TRECHOS selecionados por Betty Mindilin do livro de Carmem Junqueira Sexo e desigualdade: entre os Kamaiurá e os Cinta Largo (São Paulo, Olho d'Água, 2002).

Sobre a Mulher, conta-se:
"Mavutsinim, o criador solitário do mundo, estava criando a humanidade a partir de troncos do mato, quando "[...] surge um bando de mulheres, saídas ninguém sabe de onde, interrompendo o processo com seu olhar profano. Os troncos regridem à forma roliça, engolindo braços e pernas [...]." (p. 19)
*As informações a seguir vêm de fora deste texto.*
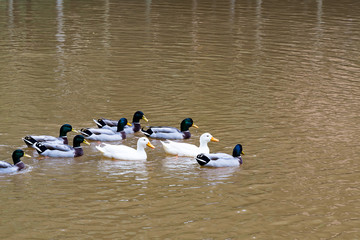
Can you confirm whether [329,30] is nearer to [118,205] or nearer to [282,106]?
[282,106]

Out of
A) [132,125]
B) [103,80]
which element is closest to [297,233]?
[132,125]

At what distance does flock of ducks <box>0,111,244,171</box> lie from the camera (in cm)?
1415

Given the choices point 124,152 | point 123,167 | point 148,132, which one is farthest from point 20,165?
point 148,132

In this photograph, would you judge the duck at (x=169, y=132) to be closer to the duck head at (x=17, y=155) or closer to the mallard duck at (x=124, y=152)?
the mallard duck at (x=124, y=152)

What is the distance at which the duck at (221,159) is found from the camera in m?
14.1

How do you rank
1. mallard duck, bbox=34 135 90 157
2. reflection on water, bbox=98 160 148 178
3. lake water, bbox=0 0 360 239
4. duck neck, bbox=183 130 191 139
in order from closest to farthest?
lake water, bbox=0 0 360 239, reflection on water, bbox=98 160 148 178, mallard duck, bbox=34 135 90 157, duck neck, bbox=183 130 191 139

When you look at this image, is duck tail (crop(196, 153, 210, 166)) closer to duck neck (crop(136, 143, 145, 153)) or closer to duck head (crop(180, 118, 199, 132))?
duck neck (crop(136, 143, 145, 153))

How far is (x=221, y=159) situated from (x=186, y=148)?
3.23ft

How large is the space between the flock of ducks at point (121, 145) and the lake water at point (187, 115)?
0.21 meters

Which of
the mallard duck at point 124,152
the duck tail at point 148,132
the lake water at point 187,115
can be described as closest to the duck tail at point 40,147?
the lake water at point 187,115

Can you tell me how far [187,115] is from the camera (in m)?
18.1

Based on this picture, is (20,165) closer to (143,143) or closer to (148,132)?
(143,143)

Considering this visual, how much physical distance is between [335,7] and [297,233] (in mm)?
32313

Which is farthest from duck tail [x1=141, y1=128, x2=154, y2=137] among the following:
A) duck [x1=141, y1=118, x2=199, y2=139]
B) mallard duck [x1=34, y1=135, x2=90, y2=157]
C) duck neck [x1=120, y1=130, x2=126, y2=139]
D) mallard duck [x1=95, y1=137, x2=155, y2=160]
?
mallard duck [x1=34, y1=135, x2=90, y2=157]
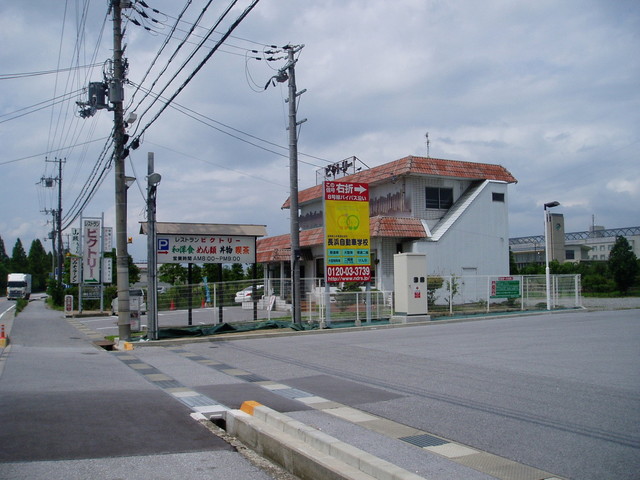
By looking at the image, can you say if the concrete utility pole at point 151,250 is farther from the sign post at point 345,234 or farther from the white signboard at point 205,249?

Sobre a Menstruação eles relatam:
"A explicação que os Kamaiurá costumam dar para a menstruação remonta a Mavutsinin que, talvez por descuido, deixou minúsculas piranhas na barriga das mulheres que criou. A todo mês elas mordiscam suas entranhas, provocando perda de sangue. Mas custa crer que o imenso perigo que a menstruação oferece tenha sido derivado de uma origem tão casual. É mais razoável supor que Mavutsinin as amaldiçoou, fazendo com que periodicamente lembrem à sociedade que foram elas as causadoras do fracasso da primeira tentativa de criação do homem. Imagino que Mavutsinin, ao ser surpreendido gerando vida, dom feminino que ele usurpou, acabou punido pelo próprio olhar profano das mulheres e obrigado a recomeçar o encantamento dos troncos. Sua vingança foi marcá-las com um estigma eterno, fazendo com que o sangue por elas vertido evoque o mistério da morte, a negação da vida, a destruição." (p. 27)

Este resumo teve como objetivo principal homenagear, de forma ímpar, os índios de nossa nação. Entretanto, verifica-se a importância de se conhecer um pouco da sexualidade de outros povos que, muitas vezes, passa alheio ao nosso conhecimento.

Nosso intuito não é o construir juízo de valor sobre quem quer que seja. Nosso intuito passa pelo crivo do conhecer e se aprofundar nas muitas facetas da sexualidade de um país amplo de culturas e plural em caminhos.